Investors that hold a broad market large-cap ETF, such as the SPDR S&P 500 Trust (SPY), would already have significant exposure to MSFT, AAPL, GOOGL, AMZN, and META. Adding a position to FVAL nearly defeats the purpose of diversification, or negates an attempt to tilt factor positioning toward a separate corner of the market.
We can look at those mega-cap leaders and recognize that most have been big winners over the past, with a case to be made that they were indeed undervalued last year, our call is that we’d like to see a rebalancing.
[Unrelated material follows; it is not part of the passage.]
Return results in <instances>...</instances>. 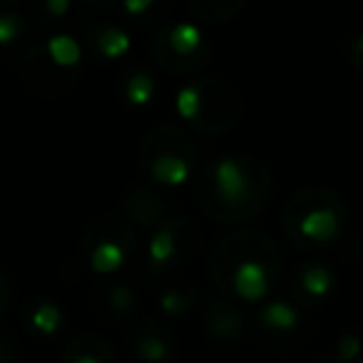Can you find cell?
I'll list each match as a JSON object with an SVG mask.
<instances>
[{"mask_svg":"<svg viewBox=\"0 0 363 363\" xmlns=\"http://www.w3.org/2000/svg\"><path fill=\"white\" fill-rule=\"evenodd\" d=\"M274 194L272 172L247 155L214 157L204 162L194 182V197L212 222L239 224L254 219Z\"/></svg>","mask_w":363,"mask_h":363,"instance_id":"obj_1","label":"cell"},{"mask_svg":"<svg viewBox=\"0 0 363 363\" xmlns=\"http://www.w3.org/2000/svg\"><path fill=\"white\" fill-rule=\"evenodd\" d=\"M281 254L262 232L224 237L212 252V277L219 291L244 301H259L281 274Z\"/></svg>","mask_w":363,"mask_h":363,"instance_id":"obj_2","label":"cell"},{"mask_svg":"<svg viewBox=\"0 0 363 363\" xmlns=\"http://www.w3.org/2000/svg\"><path fill=\"white\" fill-rule=\"evenodd\" d=\"M348 209L341 194L331 189L308 187L294 194L284 207L281 227L296 247L316 249L341 239Z\"/></svg>","mask_w":363,"mask_h":363,"instance_id":"obj_3","label":"cell"},{"mask_svg":"<svg viewBox=\"0 0 363 363\" xmlns=\"http://www.w3.org/2000/svg\"><path fill=\"white\" fill-rule=\"evenodd\" d=\"M140 169L162 187H174L192 177L197 169L199 152L192 135L177 122L155 125L137 150Z\"/></svg>","mask_w":363,"mask_h":363,"instance_id":"obj_4","label":"cell"},{"mask_svg":"<svg viewBox=\"0 0 363 363\" xmlns=\"http://www.w3.org/2000/svg\"><path fill=\"white\" fill-rule=\"evenodd\" d=\"M177 110L202 135H222L244 115V97L229 80L204 77L184 85L177 95Z\"/></svg>","mask_w":363,"mask_h":363,"instance_id":"obj_5","label":"cell"},{"mask_svg":"<svg viewBox=\"0 0 363 363\" xmlns=\"http://www.w3.org/2000/svg\"><path fill=\"white\" fill-rule=\"evenodd\" d=\"M152 57L169 75H194L209 60L204 33L194 23H177L155 35L150 45Z\"/></svg>","mask_w":363,"mask_h":363,"instance_id":"obj_6","label":"cell"},{"mask_svg":"<svg viewBox=\"0 0 363 363\" xmlns=\"http://www.w3.org/2000/svg\"><path fill=\"white\" fill-rule=\"evenodd\" d=\"M132 249L135 232L130 224L115 217L95 219L82 239V252L87 254V262L97 274H115L127 262Z\"/></svg>","mask_w":363,"mask_h":363,"instance_id":"obj_7","label":"cell"},{"mask_svg":"<svg viewBox=\"0 0 363 363\" xmlns=\"http://www.w3.org/2000/svg\"><path fill=\"white\" fill-rule=\"evenodd\" d=\"M21 72H23V85L33 95L45 97V100H60V97H65L82 77L80 67L65 70V67L55 65L50 60V55L45 52V45H35L23 57Z\"/></svg>","mask_w":363,"mask_h":363,"instance_id":"obj_8","label":"cell"},{"mask_svg":"<svg viewBox=\"0 0 363 363\" xmlns=\"http://www.w3.org/2000/svg\"><path fill=\"white\" fill-rule=\"evenodd\" d=\"M199 234L197 224L187 217L167 219L164 224L155 229V237L150 242V262L157 269L174 267V264L189 262L199 249Z\"/></svg>","mask_w":363,"mask_h":363,"instance_id":"obj_9","label":"cell"},{"mask_svg":"<svg viewBox=\"0 0 363 363\" xmlns=\"http://www.w3.org/2000/svg\"><path fill=\"white\" fill-rule=\"evenodd\" d=\"M234 296L217 291L204 301V328L219 343H234L244 336V313L232 301Z\"/></svg>","mask_w":363,"mask_h":363,"instance_id":"obj_10","label":"cell"},{"mask_svg":"<svg viewBox=\"0 0 363 363\" xmlns=\"http://www.w3.org/2000/svg\"><path fill=\"white\" fill-rule=\"evenodd\" d=\"M130 353L135 363H174V333L162 321H145L132 333Z\"/></svg>","mask_w":363,"mask_h":363,"instance_id":"obj_11","label":"cell"},{"mask_svg":"<svg viewBox=\"0 0 363 363\" xmlns=\"http://www.w3.org/2000/svg\"><path fill=\"white\" fill-rule=\"evenodd\" d=\"M122 207H125L127 217L140 222L142 227H155V224L160 227L167 222V212H169V204L164 202V197L152 192L145 184H132L122 197Z\"/></svg>","mask_w":363,"mask_h":363,"instance_id":"obj_12","label":"cell"},{"mask_svg":"<svg viewBox=\"0 0 363 363\" xmlns=\"http://www.w3.org/2000/svg\"><path fill=\"white\" fill-rule=\"evenodd\" d=\"M95 308L100 316H105L110 323H125L135 316L137 298L127 284L105 281L95 291Z\"/></svg>","mask_w":363,"mask_h":363,"instance_id":"obj_13","label":"cell"},{"mask_svg":"<svg viewBox=\"0 0 363 363\" xmlns=\"http://www.w3.org/2000/svg\"><path fill=\"white\" fill-rule=\"evenodd\" d=\"M62 363H117V353L105 338L97 333H77L75 338L62 346L60 353Z\"/></svg>","mask_w":363,"mask_h":363,"instance_id":"obj_14","label":"cell"},{"mask_svg":"<svg viewBox=\"0 0 363 363\" xmlns=\"http://www.w3.org/2000/svg\"><path fill=\"white\" fill-rule=\"evenodd\" d=\"M23 313H26L28 323H30L38 333H43V336H48V338H52L62 328V311L50 298H43V296L28 298Z\"/></svg>","mask_w":363,"mask_h":363,"instance_id":"obj_15","label":"cell"},{"mask_svg":"<svg viewBox=\"0 0 363 363\" xmlns=\"http://www.w3.org/2000/svg\"><path fill=\"white\" fill-rule=\"evenodd\" d=\"M197 298H199L197 284L182 279V281H177V284H169V286L160 294V308L167 316H182V313H187L189 308L197 303Z\"/></svg>","mask_w":363,"mask_h":363,"instance_id":"obj_16","label":"cell"},{"mask_svg":"<svg viewBox=\"0 0 363 363\" xmlns=\"http://www.w3.org/2000/svg\"><path fill=\"white\" fill-rule=\"evenodd\" d=\"M259 323L272 333H291L301 323V313L291 306L289 301H269L259 311Z\"/></svg>","mask_w":363,"mask_h":363,"instance_id":"obj_17","label":"cell"},{"mask_svg":"<svg viewBox=\"0 0 363 363\" xmlns=\"http://www.w3.org/2000/svg\"><path fill=\"white\" fill-rule=\"evenodd\" d=\"M247 8L244 0H187V11L209 23H227Z\"/></svg>","mask_w":363,"mask_h":363,"instance_id":"obj_18","label":"cell"},{"mask_svg":"<svg viewBox=\"0 0 363 363\" xmlns=\"http://www.w3.org/2000/svg\"><path fill=\"white\" fill-rule=\"evenodd\" d=\"M298 286H301L303 296H306L308 301H321V298H326L328 291H331L333 274L328 272L326 267H321V264H311V267H306L298 274Z\"/></svg>","mask_w":363,"mask_h":363,"instance_id":"obj_19","label":"cell"},{"mask_svg":"<svg viewBox=\"0 0 363 363\" xmlns=\"http://www.w3.org/2000/svg\"><path fill=\"white\" fill-rule=\"evenodd\" d=\"M45 52L50 55V60L55 65L65 67V70H75L80 67V60H82V48L75 38L70 35H55L45 43Z\"/></svg>","mask_w":363,"mask_h":363,"instance_id":"obj_20","label":"cell"},{"mask_svg":"<svg viewBox=\"0 0 363 363\" xmlns=\"http://www.w3.org/2000/svg\"><path fill=\"white\" fill-rule=\"evenodd\" d=\"M92 40H95L100 55H105L107 60H117V57H122L130 50V38H127V33L115 26L100 28V30L92 35Z\"/></svg>","mask_w":363,"mask_h":363,"instance_id":"obj_21","label":"cell"},{"mask_svg":"<svg viewBox=\"0 0 363 363\" xmlns=\"http://www.w3.org/2000/svg\"><path fill=\"white\" fill-rule=\"evenodd\" d=\"M122 92H125V97L132 105H147V102L152 100V95H155V80H152V75H147V72L137 70L125 77Z\"/></svg>","mask_w":363,"mask_h":363,"instance_id":"obj_22","label":"cell"},{"mask_svg":"<svg viewBox=\"0 0 363 363\" xmlns=\"http://www.w3.org/2000/svg\"><path fill=\"white\" fill-rule=\"evenodd\" d=\"M26 30V23L18 13H11V11H3L0 13V45L8 48L18 40Z\"/></svg>","mask_w":363,"mask_h":363,"instance_id":"obj_23","label":"cell"},{"mask_svg":"<svg viewBox=\"0 0 363 363\" xmlns=\"http://www.w3.org/2000/svg\"><path fill=\"white\" fill-rule=\"evenodd\" d=\"M122 13L132 18V21H145V23H152L157 21V13H162V6H157L155 0H132V3H122L120 6Z\"/></svg>","mask_w":363,"mask_h":363,"instance_id":"obj_24","label":"cell"},{"mask_svg":"<svg viewBox=\"0 0 363 363\" xmlns=\"http://www.w3.org/2000/svg\"><path fill=\"white\" fill-rule=\"evenodd\" d=\"M361 336H356V333H343L341 338H338V346H336V358L341 363H351L356 361L358 356H361Z\"/></svg>","mask_w":363,"mask_h":363,"instance_id":"obj_25","label":"cell"},{"mask_svg":"<svg viewBox=\"0 0 363 363\" xmlns=\"http://www.w3.org/2000/svg\"><path fill=\"white\" fill-rule=\"evenodd\" d=\"M346 57H348V62H351V65H356V67H361V70H363V35L353 38V40L348 43Z\"/></svg>","mask_w":363,"mask_h":363,"instance_id":"obj_26","label":"cell"},{"mask_svg":"<svg viewBox=\"0 0 363 363\" xmlns=\"http://www.w3.org/2000/svg\"><path fill=\"white\" fill-rule=\"evenodd\" d=\"M40 11H45L50 18H60L70 11V3H67V0H50V3H43Z\"/></svg>","mask_w":363,"mask_h":363,"instance_id":"obj_27","label":"cell"},{"mask_svg":"<svg viewBox=\"0 0 363 363\" xmlns=\"http://www.w3.org/2000/svg\"><path fill=\"white\" fill-rule=\"evenodd\" d=\"M16 348L6 336H0V363H16Z\"/></svg>","mask_w":363,"mask_h":363,"instance_id":"obj_28","label":"cell"},{"mask_svg":"<svg viewBox=\"0 0 363 363\" xmlns=\"http://www.w3.org/2000/svg\"><path fill=\"white\" fill-rule=\"evenodd\" d=\"M8 301H11V281L3 272H0V313L8 308Z\"/></svg>","mask_w":363,"mask_h":363,"instance_id":"obj_29","label":"cell"},{"mask_svg":"<svg viewBox=\"0 0 363 363\" xmlns=\"http://www.w3.org/2000/svg\"><path fill=\"white\" fill-rule=\"evenodd\" d=\"M316 363H341L338 358H321V361H316Z\"/></svg>","mask_w":363,"mask_h":363,"instance_id":"obj_30","label":"cell"}]
</instances>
On that point, while FVAL has beaten out value-factor ETF, it doesn’t quite match up to the actual S&P 500 or even the iShares Russell 1000 ETF (IWB), which is based on the index FVAL uses to screen out companies. Over the past year, FVAL’s 17% total return trails the 22% gain from SPY and 21% return of IWB.
What’s Next For FVAL
With a bullish view on stocks, there’s a good chance FVAL will be trading higher by this time next year. The backdrop of resilient economic conditions, while inflation has trended lower, should continue to represent a positive operating and financial environment for most companies. While there is some uncertainty on the timing and pace, expected Fed rate cuts later this year should also provide a boost to financial market conditions.
That being said, we don’t recommend FVAL as a “value” ETF, considering its particular portfolio composition and indexed methodology go beyond the spirit or ideal of what the factor should represent, in our opinion.
Investors seeking to reduce portfolio volatility or concentration away from mega-cap tech leaders will need to look elsewhere into sectors that may be out of favor today but have the potential to outperform through the next market cycle.
Final Thoughts
In a market with thousands of ETFs, some are better than others, at capturing a particular exposure, strategy, or theme. FVAL is an otherwise high-quality fund but blurs the line of what most investors consider to be a value fund. A close look is required for investors to understand what they’re getting and whether that can make sense in the context of their existing investment objectives.